春闘相場の形成に強い影響力を持つトヨタ自動車は22日、2017年春闘の第1回労使交渉を愛知県豊田市の本社で行った。ベースアップ(ベア)に相当する賃金改善分を月額3000円、年間一時金(ボーナス)を6.3カ月分とする労働組合側の要求に対し、経営側は「(賃金水準を)引き上げるべき要素は見当たらない」と難色を示し、労使の認識に大きな隔たりを残した。

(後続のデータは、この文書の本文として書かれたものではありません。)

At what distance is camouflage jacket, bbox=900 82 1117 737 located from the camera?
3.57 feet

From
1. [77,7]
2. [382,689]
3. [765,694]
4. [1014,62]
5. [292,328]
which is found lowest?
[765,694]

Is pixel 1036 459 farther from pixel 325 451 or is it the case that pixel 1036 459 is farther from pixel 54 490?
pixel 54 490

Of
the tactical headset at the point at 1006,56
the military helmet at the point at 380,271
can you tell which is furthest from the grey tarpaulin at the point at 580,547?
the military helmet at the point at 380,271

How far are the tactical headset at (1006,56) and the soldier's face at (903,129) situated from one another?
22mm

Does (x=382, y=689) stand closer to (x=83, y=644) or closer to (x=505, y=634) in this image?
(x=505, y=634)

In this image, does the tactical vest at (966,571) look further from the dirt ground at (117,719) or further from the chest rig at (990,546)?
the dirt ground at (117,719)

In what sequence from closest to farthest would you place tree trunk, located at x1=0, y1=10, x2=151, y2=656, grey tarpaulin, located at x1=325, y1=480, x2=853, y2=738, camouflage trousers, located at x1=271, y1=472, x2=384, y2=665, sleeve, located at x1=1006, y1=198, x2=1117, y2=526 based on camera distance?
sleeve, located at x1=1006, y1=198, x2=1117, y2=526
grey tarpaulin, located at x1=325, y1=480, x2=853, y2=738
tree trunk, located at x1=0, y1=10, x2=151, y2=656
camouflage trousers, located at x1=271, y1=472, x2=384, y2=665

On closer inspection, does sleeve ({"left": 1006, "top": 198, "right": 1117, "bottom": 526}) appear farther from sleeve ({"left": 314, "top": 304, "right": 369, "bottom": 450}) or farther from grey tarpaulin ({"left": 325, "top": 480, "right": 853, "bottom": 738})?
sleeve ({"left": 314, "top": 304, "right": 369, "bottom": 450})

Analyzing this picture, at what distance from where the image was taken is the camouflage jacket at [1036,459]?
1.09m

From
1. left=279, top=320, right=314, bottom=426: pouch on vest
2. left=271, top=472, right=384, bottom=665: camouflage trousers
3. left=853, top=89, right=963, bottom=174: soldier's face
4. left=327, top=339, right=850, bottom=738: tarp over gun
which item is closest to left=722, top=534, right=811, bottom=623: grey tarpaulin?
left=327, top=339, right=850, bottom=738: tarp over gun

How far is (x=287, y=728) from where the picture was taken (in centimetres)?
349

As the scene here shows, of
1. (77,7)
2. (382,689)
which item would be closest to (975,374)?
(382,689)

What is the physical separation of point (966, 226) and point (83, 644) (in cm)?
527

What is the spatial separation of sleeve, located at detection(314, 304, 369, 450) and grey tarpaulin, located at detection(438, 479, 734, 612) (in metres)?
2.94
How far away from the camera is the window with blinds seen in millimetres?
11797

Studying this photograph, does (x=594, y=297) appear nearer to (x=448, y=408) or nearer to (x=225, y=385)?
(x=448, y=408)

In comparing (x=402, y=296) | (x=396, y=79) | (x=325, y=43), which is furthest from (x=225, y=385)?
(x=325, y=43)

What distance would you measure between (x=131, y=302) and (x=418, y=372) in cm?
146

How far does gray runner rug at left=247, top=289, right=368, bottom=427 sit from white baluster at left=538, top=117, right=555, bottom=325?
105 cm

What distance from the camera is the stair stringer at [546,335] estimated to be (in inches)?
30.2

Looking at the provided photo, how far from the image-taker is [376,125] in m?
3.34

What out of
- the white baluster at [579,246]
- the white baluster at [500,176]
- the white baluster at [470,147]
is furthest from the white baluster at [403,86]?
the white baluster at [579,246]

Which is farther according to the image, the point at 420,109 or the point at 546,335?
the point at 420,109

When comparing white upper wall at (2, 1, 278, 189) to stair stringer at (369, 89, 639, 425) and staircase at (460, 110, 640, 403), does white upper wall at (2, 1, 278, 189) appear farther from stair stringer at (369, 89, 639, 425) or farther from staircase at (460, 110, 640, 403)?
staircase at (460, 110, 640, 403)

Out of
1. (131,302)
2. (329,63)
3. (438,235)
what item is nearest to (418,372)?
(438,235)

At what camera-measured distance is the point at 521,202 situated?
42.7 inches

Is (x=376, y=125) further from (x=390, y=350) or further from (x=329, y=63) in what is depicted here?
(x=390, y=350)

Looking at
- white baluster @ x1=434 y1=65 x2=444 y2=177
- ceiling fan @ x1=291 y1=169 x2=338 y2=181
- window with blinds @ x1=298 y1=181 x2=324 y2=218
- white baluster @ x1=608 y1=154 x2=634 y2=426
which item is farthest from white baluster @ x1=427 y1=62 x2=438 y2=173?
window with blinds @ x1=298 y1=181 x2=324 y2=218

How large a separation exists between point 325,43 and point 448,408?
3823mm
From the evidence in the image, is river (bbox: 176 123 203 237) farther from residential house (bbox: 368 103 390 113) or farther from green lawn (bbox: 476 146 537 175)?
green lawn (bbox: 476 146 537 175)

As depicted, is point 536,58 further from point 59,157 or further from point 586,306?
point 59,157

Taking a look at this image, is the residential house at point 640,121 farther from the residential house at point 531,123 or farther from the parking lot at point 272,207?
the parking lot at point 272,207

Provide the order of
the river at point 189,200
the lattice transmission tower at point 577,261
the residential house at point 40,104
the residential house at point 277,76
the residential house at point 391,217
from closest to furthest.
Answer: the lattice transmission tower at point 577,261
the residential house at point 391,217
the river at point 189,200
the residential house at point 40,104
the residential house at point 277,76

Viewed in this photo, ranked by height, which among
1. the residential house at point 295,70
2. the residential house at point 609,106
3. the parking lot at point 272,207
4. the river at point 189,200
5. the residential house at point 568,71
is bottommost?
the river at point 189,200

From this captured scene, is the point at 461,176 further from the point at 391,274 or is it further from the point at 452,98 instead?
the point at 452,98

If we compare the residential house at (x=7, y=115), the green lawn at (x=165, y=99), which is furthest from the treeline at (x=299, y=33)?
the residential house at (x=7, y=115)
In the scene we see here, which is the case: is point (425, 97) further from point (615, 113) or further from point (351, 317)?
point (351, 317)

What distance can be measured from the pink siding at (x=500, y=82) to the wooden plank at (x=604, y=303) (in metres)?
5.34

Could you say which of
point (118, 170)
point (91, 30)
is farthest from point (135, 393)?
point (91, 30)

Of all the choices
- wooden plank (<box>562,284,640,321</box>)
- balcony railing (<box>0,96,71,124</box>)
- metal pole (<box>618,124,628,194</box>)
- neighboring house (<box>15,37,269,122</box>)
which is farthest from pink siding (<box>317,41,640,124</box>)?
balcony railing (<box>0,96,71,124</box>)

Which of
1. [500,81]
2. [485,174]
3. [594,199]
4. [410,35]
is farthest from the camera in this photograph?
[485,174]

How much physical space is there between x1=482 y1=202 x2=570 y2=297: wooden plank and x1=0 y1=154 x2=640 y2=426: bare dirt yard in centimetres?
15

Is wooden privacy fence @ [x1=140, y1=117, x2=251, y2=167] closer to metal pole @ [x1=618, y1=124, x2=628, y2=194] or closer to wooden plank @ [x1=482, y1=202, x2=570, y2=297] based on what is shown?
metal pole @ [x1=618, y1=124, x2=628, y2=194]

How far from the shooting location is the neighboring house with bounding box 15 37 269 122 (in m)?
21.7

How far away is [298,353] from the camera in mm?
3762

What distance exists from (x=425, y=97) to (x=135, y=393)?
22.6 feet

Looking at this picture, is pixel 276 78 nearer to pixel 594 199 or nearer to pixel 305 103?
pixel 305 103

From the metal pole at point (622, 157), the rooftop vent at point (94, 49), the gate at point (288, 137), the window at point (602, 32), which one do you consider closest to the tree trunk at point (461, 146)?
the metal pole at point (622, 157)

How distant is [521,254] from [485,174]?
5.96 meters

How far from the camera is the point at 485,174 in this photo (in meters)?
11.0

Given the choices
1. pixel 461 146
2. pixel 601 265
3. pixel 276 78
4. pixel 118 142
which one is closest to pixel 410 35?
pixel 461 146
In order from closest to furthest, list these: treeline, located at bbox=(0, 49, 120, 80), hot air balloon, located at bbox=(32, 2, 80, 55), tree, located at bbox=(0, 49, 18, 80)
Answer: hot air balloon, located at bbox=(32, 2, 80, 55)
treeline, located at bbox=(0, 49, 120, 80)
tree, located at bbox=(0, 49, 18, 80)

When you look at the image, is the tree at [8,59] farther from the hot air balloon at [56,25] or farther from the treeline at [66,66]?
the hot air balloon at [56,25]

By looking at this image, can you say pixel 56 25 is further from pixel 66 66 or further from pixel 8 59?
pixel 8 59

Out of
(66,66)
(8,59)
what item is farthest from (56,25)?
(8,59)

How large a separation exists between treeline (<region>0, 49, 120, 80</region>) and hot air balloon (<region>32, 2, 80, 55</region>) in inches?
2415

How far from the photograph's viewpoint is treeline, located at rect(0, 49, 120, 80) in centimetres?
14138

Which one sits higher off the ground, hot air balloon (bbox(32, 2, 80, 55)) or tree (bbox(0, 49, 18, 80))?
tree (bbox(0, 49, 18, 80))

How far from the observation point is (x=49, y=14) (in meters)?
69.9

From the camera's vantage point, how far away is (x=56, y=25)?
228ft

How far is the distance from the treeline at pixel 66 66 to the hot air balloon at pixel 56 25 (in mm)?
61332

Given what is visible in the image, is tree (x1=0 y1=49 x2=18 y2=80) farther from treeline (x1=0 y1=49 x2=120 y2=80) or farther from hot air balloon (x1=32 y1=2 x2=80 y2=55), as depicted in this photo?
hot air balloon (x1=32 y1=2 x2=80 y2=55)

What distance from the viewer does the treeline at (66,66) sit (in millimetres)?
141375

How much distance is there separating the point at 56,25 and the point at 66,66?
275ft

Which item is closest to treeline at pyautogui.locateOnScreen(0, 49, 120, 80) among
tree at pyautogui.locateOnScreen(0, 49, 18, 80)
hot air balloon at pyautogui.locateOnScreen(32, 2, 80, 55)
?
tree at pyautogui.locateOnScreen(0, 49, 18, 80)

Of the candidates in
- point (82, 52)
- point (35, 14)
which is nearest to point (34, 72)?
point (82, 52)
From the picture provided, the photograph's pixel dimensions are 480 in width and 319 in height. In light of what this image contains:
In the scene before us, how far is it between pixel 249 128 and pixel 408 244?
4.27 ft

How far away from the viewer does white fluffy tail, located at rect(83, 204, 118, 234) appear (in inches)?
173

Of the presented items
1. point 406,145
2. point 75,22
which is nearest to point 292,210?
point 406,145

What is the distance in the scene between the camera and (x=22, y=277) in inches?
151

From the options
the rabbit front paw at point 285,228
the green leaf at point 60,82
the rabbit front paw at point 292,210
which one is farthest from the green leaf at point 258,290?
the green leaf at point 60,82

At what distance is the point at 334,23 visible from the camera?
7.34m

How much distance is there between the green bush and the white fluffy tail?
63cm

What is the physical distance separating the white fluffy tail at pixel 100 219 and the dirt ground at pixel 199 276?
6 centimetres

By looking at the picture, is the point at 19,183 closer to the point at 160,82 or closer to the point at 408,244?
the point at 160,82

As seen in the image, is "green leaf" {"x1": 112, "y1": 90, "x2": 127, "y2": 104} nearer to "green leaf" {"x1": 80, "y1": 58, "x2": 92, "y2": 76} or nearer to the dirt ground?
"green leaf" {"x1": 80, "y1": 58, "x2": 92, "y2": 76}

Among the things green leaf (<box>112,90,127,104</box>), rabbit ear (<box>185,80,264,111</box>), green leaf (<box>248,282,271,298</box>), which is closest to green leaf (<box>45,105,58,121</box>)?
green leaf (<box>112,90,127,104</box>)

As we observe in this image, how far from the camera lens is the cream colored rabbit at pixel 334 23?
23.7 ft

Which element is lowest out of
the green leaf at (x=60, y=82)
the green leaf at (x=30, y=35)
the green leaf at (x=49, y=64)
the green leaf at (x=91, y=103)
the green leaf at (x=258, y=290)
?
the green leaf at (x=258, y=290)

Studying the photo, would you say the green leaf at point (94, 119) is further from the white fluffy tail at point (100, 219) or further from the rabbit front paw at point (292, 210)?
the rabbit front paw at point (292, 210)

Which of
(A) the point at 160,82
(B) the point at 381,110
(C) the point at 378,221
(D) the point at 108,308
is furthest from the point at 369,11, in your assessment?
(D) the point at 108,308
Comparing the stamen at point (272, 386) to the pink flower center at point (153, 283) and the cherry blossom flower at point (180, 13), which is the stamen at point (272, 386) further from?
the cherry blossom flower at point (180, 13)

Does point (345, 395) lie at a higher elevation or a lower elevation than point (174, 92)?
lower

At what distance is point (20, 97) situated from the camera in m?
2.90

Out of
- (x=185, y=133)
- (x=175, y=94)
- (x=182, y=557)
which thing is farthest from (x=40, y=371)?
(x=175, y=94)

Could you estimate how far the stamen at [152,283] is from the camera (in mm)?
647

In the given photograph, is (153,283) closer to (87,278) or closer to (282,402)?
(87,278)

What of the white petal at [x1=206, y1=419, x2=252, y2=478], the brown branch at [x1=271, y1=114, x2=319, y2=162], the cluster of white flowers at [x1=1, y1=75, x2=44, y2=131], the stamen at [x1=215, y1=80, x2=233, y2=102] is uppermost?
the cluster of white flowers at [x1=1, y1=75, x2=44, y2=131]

労使協議では冒頭、トヨタ自動車労働組合の鶴岡光行執行委員長が「会社の競争力の源泉は人だ」と述べ、賃上げの必要性を訴えた。これに対しトヨタの豊田章男社長は「取り巻く経営環境はかつてないほど不透明だ」と強調し、組合側の要求に慎重な姿勢を示した。
トヨタグループの労組でつくる全トヨタ労働組合連合会の平野康祐副事務局長は交渉後、豊田市内で会見し「労使間にベアと一時金をめぐり大きな認識の隔たりがあった」と述べた。
トヨタの経営側が、ベアに慎重姿勢なのは、足元も先行きも取り巻く環境に変動要因が大きいとみているためだ。トヨタの17年3月期連結決算は円高に揺さぶられ減収減益予想となった。さらに自動運転など次世代技術をめぐる開発競争の激化で投資負担が膨らむ上、世界経済の先行きもトランプ米政権の発足で見通しにくくなっている。豊田社長は労使協議で「従来の延長線上で、今後起こりうることを想定することが難しくなっている」と述べた。